## Collected material
┄┄┄┄┄┄┄┄┄┄
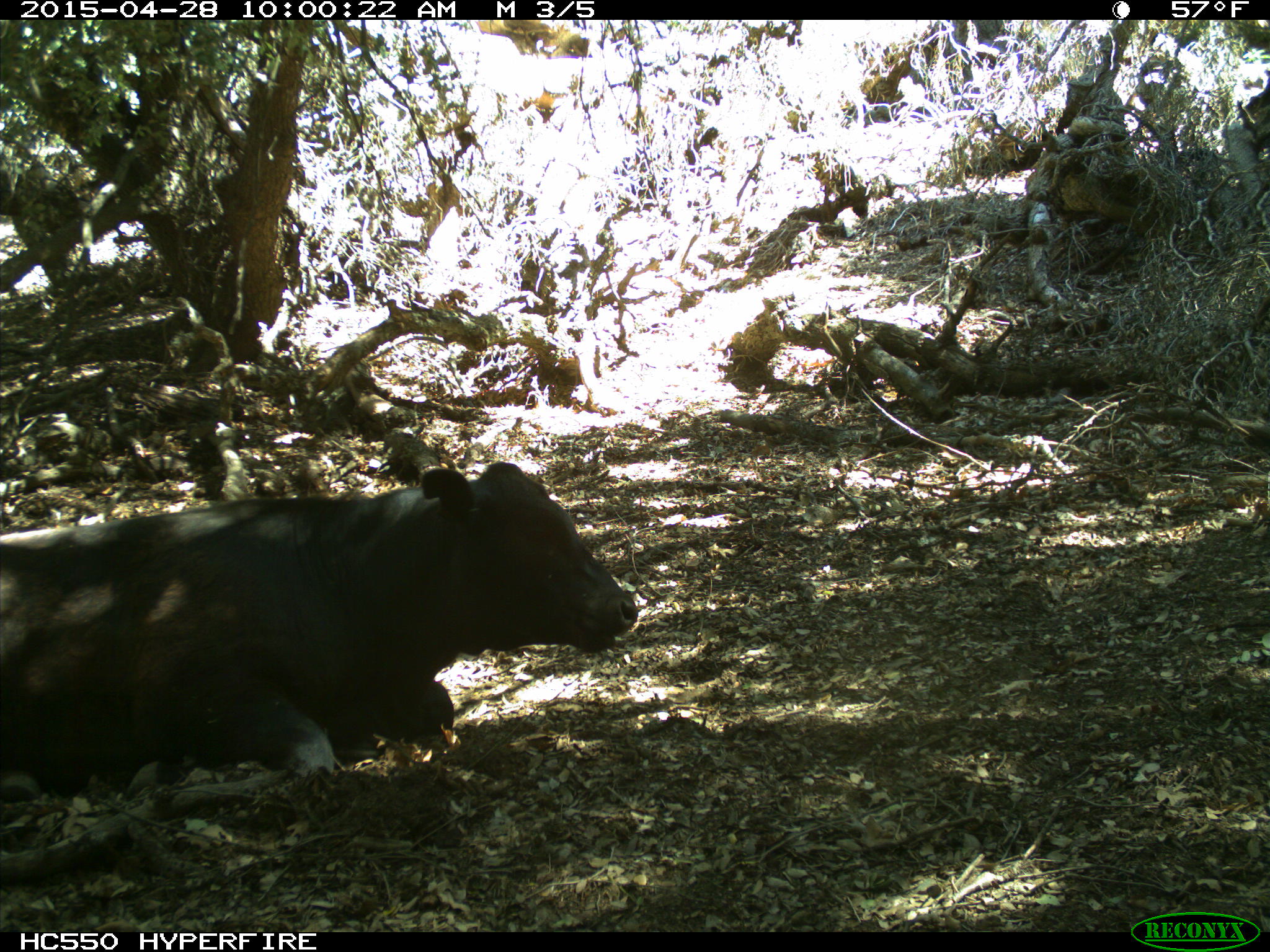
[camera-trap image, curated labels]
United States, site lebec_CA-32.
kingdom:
┄┄┄┄┄┄┄┄┄┄
## Action item
Copy out the material above in full and exactly, but with no pictures.

## Answer to this problem
[camera-trap image, curated labels]
United States, site lebec_CA-32.
kingdom:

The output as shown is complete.